Separation of concerns
With SDI, the very same things happen. However, the adapter code is no longer part of the database. It is running inside a separate process, the Data Provisioning Agent, which can be installed everywhere, usually next to the source system.
This has multiple advantages: The fewer program code in Hana, the more stable the database becomes. Otherwise, the ODBC driver would need to be installed and executed by the database and might compromise its stability. Second, the company network can remain locked down. The Hana (cloud) database talks with the Data Provisioning Agent via https and the agent is using the e.g. Oracle driver to talk to the Oracle database within the corporate network.
Because of this strong separation, SDI could also provide an adapter SDK for everybody to build new connectivity. There is a file adapter which allows to query CSV files via SQL commands; a Twitter adapter to search tweets via Hana select statements; open source adapters available in Github – just to name a few.
Using Hana SDI
Real-time replication is an SDI extension of SDA. With the command “create subscription on <virtual_table> target table <hana_table>” the system will notify the adapter to capture changes in the source table and streams these to Hana. In Hana, an apply-process constantly merges these changes into the target table. Whatever source transaction modified the source data, the same data will be available within the same transactional boundaries in Hana.
Batch dataflows are as simple as executing large select statements against a virtual table, reading all contents and inserting the data into the target table. To support mass data movemement, some more features were added. For performance reasons, the select can be parallelized – one per partition – and powerful transforms modeled after Data Services transforms are also available.

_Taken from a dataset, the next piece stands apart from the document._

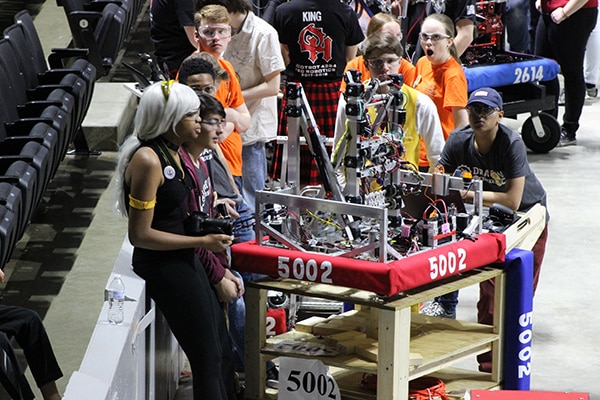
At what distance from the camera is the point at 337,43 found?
7738 millimetres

Using this functionality is easy. The user creates a FlowGraph (hdbflowgraph), designs the overall transformation in a graphical UI, sets the real-time/batch execution flag and everything else is handled by Hana. One or multiple calculation scenarios (that is the internal runtime object when activating a calculation view) are created and the subscriptions for real time are created.
All good with SDI?
At this point, the first issues in implementation start to become visible, though. The user can choose between batch and real time, but where is the virtual transformation via a calc view? A Calculation Scenario is created, but there is no Calculation View to use it.
Also there is not one single FlowGraph UI; it was built multiple times. First in XSC for Hana 1.0. Then this was ported 1:1 to XSA. Then the UI was developed again from scratch to match the XSA peculiarities. None of these UIs are complete. In fact, in the last version, transforms are missing. And neither of these UIs is on par with Data Services when it comes to end user effectiveness.

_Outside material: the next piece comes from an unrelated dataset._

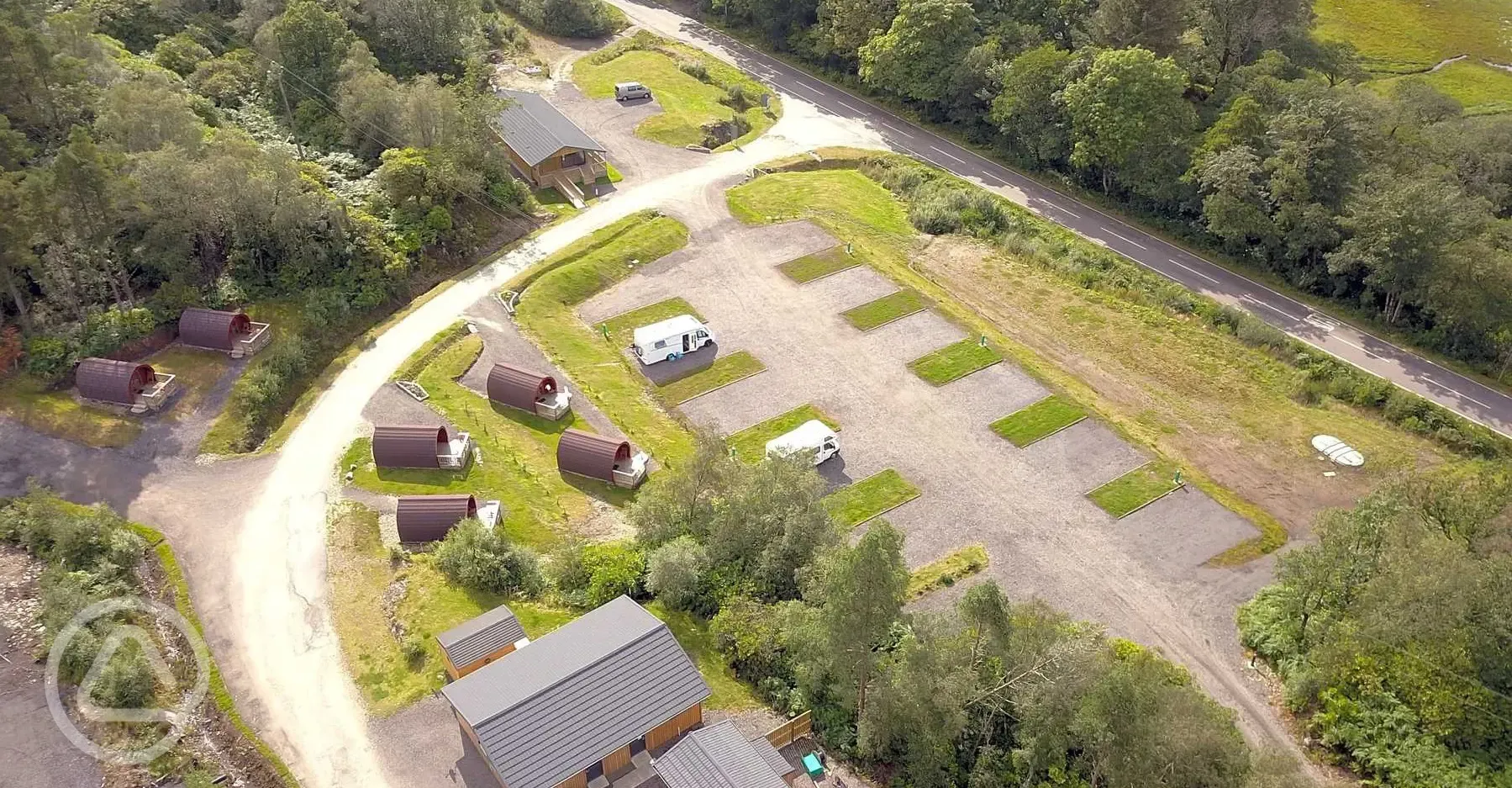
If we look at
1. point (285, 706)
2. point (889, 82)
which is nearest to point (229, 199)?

Even in the adapters, these issues can be seen. SDI is an extension of SDA, so everything SDA provides, SDI can do. Then why did the SDA team develop the same adapters SDI did already provide? (Answer: For political reasons.) As a result, there are two Oracle Adapters, two Apache Hive adapters – two of nearly everything.
In my point of view, SDI is still the right product for Hana, and customer demand proves it. SAP seems to acknowledge that, too. The Hana Data Fabric is using the same philosophy but simplifies the usage even further. For SAP Data Warehouse Cloud, the SDI adapters and FlowGraphs play a key role.
Meanwhile, I started combining SDI and Apache Kafka to enable all use cases. The key advantage of SDI is it is Hana driven. This can also be a downside, however, as it means Hana reaches into the source systems at will. Customers often want to protect their systems and the easiest way is the customer providing the data proactively instead of Hana pulling it out. With the combination of SDI and Kafka, all data integration styles are possible: Virtual data models, batch and real-time streaming.